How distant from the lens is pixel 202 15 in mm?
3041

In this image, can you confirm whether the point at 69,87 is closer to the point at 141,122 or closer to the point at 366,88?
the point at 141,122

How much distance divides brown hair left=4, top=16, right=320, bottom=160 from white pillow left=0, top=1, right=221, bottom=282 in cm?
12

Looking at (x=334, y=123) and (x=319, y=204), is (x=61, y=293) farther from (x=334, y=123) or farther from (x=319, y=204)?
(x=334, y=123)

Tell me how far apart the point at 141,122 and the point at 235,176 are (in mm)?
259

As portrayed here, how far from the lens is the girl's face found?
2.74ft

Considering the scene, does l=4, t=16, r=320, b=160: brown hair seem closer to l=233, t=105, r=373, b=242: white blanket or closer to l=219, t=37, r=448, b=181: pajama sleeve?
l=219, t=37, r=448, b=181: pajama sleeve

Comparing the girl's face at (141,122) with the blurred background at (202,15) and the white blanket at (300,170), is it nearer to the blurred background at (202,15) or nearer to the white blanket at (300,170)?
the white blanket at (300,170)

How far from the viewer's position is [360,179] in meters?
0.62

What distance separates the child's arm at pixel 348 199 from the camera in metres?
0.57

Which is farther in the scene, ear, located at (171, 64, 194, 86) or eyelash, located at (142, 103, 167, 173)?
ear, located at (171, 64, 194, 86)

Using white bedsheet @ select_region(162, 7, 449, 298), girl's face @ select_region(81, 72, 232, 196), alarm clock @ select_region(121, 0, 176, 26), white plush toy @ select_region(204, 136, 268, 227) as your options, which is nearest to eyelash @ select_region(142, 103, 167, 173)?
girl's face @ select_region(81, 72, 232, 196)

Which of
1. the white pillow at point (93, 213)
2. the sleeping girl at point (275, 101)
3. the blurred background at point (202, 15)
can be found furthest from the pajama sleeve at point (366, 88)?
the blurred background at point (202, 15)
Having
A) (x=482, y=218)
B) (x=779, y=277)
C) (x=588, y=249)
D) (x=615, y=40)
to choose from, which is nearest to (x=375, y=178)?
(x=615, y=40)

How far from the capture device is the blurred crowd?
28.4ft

O que se pede = Copie fielmente as linhas acima, começando pela que contém "Considering the scene, does" e seguindo até a última, ambas incluídas.

Resultado correto =
Considering the scene, does l=4, t=16, r=320, b=160: brown hair seem closer to l=233, t=105, r=373, b=242: white blanket or closer to l=219, t=37, r=448, b=181: pajama sleeve?
l=219, t=37, r=448, b=181: pajama sleeve

Comparing the girl's face at (141,122) with the blurred background at (202,15) and the white blanket at (300,170), is it nearer to the blurred background at (202,15) or nearer to the white blanket at (300,170)?
the white blanket at (300,170)

How far from the viewer's position is [360,179] in meters?
0.62

What distance separates the child's arm at pixel 348 199 from the camera in metres?
0.57

Which is farther in the scene, ear, located at (171, 64, 194, 86) or eyelash, located at (142, 103, 167, 173)?
ear, located at (171, 64, 194, 86)

Using white bedsheet @ select_region(162, 7, 449, 298), girl's face @ select_region(81, 72, 232, 196), alarm clock @ select_region(121, 0, 176, 26), white plush toy @ select_region(204, 136, 268, 227) as your options, which is nearest to eyelash @ select_region(142, 103, 167, 173)?
girl's face @ select_region(81, 72, 232, 196)

Which of
1. the white pillow at point (93, 213)
2. the sleeping girl at point (275, 101)
3. the blurred background at point (202, 15)
can be found furthest from the pajama sleeve at point (366, 88)?
the blurred background at point (202, 15)
Having
A) (x=482, y=218)
B) (x=779, y=277)
C) (x=588, y=249)
D) (x=615, y=40)
to choose from, which is nearest to (x=375, y=178)?
(x=615, y=40)

How far from the capture device is the blurred crowd?
28.4ft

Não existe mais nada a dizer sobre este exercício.